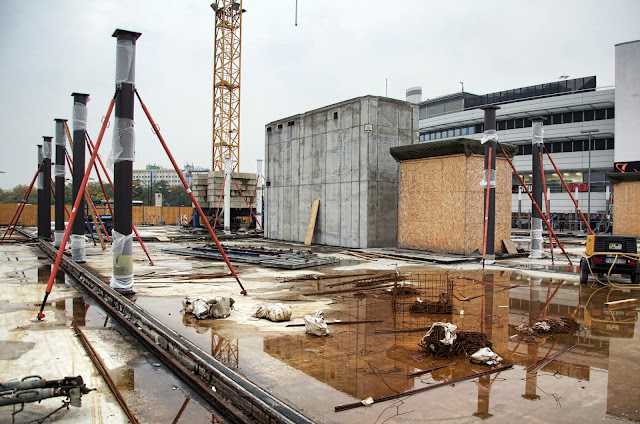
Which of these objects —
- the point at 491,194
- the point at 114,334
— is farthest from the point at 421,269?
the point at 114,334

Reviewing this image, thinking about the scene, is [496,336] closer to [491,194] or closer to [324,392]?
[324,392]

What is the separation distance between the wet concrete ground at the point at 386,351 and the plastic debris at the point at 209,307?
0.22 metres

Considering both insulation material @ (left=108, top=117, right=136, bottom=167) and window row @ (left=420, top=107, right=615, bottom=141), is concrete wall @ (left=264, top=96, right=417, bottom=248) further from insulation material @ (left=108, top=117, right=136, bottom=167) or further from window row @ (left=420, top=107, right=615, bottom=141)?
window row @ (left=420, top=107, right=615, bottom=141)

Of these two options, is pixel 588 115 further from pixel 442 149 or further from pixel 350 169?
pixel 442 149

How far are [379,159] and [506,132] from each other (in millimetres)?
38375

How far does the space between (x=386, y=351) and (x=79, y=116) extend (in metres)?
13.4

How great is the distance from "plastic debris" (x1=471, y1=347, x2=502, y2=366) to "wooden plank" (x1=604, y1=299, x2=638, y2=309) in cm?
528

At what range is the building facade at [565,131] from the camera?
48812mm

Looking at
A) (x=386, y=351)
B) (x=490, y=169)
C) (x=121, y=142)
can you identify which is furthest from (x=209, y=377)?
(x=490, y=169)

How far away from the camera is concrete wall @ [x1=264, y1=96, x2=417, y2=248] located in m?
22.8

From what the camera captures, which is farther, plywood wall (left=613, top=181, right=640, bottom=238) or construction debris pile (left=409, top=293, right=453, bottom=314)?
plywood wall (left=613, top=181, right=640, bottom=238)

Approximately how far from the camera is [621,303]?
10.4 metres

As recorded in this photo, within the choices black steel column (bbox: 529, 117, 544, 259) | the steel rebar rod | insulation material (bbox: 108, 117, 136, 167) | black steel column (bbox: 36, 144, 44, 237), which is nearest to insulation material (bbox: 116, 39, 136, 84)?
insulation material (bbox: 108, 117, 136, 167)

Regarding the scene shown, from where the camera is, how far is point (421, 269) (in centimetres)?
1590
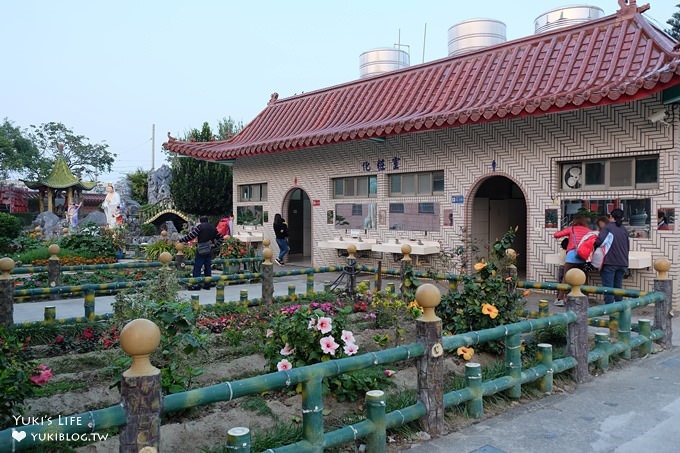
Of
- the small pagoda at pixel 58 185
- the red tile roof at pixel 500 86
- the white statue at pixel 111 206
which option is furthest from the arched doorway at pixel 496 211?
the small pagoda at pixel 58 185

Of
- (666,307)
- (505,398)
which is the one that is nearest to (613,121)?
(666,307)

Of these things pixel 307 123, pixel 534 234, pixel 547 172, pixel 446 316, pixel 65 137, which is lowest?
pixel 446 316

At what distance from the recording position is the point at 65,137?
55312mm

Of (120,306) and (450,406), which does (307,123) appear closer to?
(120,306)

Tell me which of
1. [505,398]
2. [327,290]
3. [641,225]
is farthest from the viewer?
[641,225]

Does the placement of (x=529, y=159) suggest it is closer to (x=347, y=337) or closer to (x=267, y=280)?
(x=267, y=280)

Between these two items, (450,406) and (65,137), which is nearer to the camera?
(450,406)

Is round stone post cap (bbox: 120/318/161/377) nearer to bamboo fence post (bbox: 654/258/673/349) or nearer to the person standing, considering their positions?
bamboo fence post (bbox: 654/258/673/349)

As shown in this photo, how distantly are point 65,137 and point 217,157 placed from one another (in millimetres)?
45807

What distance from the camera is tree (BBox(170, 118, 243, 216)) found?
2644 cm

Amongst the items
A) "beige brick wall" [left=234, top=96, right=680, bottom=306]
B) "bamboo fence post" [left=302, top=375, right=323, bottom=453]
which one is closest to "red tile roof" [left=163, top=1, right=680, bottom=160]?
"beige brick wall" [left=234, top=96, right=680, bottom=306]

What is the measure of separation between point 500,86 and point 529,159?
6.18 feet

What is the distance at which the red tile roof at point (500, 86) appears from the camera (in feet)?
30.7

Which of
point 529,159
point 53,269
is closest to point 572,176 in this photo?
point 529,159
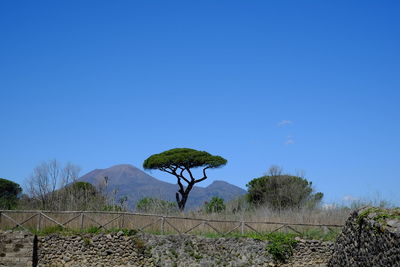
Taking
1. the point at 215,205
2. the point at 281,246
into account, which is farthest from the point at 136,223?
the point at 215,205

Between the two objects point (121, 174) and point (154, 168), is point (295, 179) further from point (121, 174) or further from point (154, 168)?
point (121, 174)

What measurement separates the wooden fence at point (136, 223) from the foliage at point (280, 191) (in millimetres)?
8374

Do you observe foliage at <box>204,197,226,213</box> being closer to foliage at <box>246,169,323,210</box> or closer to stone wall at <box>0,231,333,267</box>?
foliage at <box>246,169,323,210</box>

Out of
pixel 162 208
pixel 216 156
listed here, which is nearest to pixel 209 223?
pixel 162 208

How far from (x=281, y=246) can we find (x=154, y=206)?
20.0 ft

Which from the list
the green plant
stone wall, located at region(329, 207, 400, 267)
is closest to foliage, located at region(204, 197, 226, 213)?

▶ _What the exercise asks_: Quote every record above exactly, leaving out the pictures.

▶ _Solved exercise_:
Which of these objects —
- the point at 491,194
- the point at 114,334
— is farthest from the point at 421,269?
the point at 114,334

Reviewing this image, thinking about the scene, is [496,336] closer to [491,194] or closer to [324,392]?
[324,392]

What is the separation distance between the wet concrete ground at the point at 386,351 and the plastic debris at the point at 209,307?
0.22 metres

Considering both insulation material @ (left=108, top=117, right=136, bottom=167) and window row @ (left=420, top=107, right=615, bottom=141), is concrete wall @ (left=264, top=96, right=417, bottom=248) further from insulation material @ (left=108, top=117, right=136, bottom=167) or further from window row @ (left=420, top=107, right=615, bottom=141)?
window row @ (left=420, top=107, right=615, bottom=141)

Of these two options, is pixel 588 115 further from pixel 442 149 or further from pixel 350 169?
pixel 442 149

How far are [379,159] and [506,132] from each other (in millimetres)?
38375

How far does the space between (x=386, y=351) and (x=79, y=116) extend (in metres)?
13.4

How great is the distance from "plastic debris" (x1=471, y1=347, x2=502, y2=366) to "wooden plank" (x1=604, y1=299, x2=638, y2=309) in cm?
528

At what range is the building facade at [565,131] from the camera?
48812mm

Looking at
A) (x=386, y=351)
B) (x=490, y=169)
C) (x=121, y=142)
can you identify which is furthest from (x=209, y=377)?
(x=490, y=169)

How far away from the camera is concrete wall @ [x1=264, y1=96, x2=417, y2=248] located in m?
22.8

From what the camera captures, which is farther, plywood wall (left=613, top=181, right=640, bottom=238) or construction debris pile (left=409, top=293, right=453, bottom=314)?
plywood wall (left=613, top=181, right=640, bottom=238)

Approximately how far from the camera is [621,303]?
10.4 metres

As recorded in this photo, within the choices black steel column (bbox: 529, 117, 544, 259) | the steel rebar rod | insulation material (bbox: 108, 117, 136, 167) | black steel column (bbox: 36, 144, 44, 237), which is nearest to insulation material (bbox: 116, 39, 136, 84)?
insulation material (bbox: 108, 117, 136, 167)

Regarding the scene shown, from where the camera is, how far is point (421, 269) (in centimetres)?
1590
Of
- the small pagoda at pixel 58 185
- the red tile roof at pixel 500 86
- the white statue at pixel 111 206
which option is furthest from the arched doorway at pixel 496 211?
the small pagoda at pixel 58 185

Of
- (666,307)
- (505,398)
which is the one that is nearest to (613,121)?
(666,307)

Of these things pixel 307 123, pixel 534 234, pixel 547 172, pixel 446 316, pixel 65 137, which is lowest?
pixel 446 316

At what distance from the recording position is the point at 65,137?
55312mm

Of (120,306) and (450,406), which does (307,123) appear closer to?
(120,306)

Tell me which of
1. [505,398]
2. [327,290]
3. [641,225]
is farthest from the viewer?
[641,225]

Does the placement of (x=529, y=159) suggest it is closer to (x=347, y=337) or closer to (x=267, y=280)?
(x=267, y=280)

Between these two items, (450,406) and (65,137), which is nearer to the camera?
(450,406)

Is round stone post cap (bbox: 120/318/161/377) nearer to bamboo fence post (bbox: 654/258/673/349) or nearer to the person standing, considering their positions?
bamboo fence post (bbox: 654/258/673/349)

As shown in this photo, how distantly are point 65,137 and point 217,157 placed from one another (in millimetres)?
45807

What distance from the camera is tree (BBox(170, 118, 243, 216)) found?
2644 cm

Amongst the items
A) "beige brick wall" [left=234, top=96, right=680, bottom=306]
B) "bamboo fence post" [left=302, top=375, right=323, bottom=453]
which one is closest to "red tile roof" [left=163, top=1, right=680, bottom=160]?
"beige brick wall" [left=234, top=96, right=680, bottom=306]

What is the measure of separation between point 500,86 and point 529,159?
6.18 feet

What is the distance at which the red tile roof at point (500, 86) appears from the camera (in feet)?
30.7

Which of
point 529,159
point 53,269
is closest to point 572,176 in this photo?
point 529,159
Taking
1. the point at 215,205
2. the point at 281,246
into account, which is farthest from the point at 136,223?
the point at 215,205

Between the two objects point (121, 174) and point (154, 168), is point (295, 179) further from point (121, 174) or further from point (154, 168)?
point (121, 174)

What measurement separates the wooden fence at point (136, 223) from the foliage at point (280, 191) (in millimetres)?
8374

Do you observe foliage at <box>204,197,226,213</box> being closer to foliage at <box>246,169,323,210</box> or closer to stone wall at <box>0,231,333,267</box>?
foliage at <box>246,169,323,210</box>

Out of
pixel 162 208
pixel 216 156
listed here, which is nearest to pixel 209 223?
pixel 162 208

How far from (x=281, y=246) can we find (x=154, y=206)?
20.0 ft

Which from the list
the green plant
stone wall, located at region(329, 207, 400, 267)
is closest to foliage, located at region(204, 197, 226, 213)?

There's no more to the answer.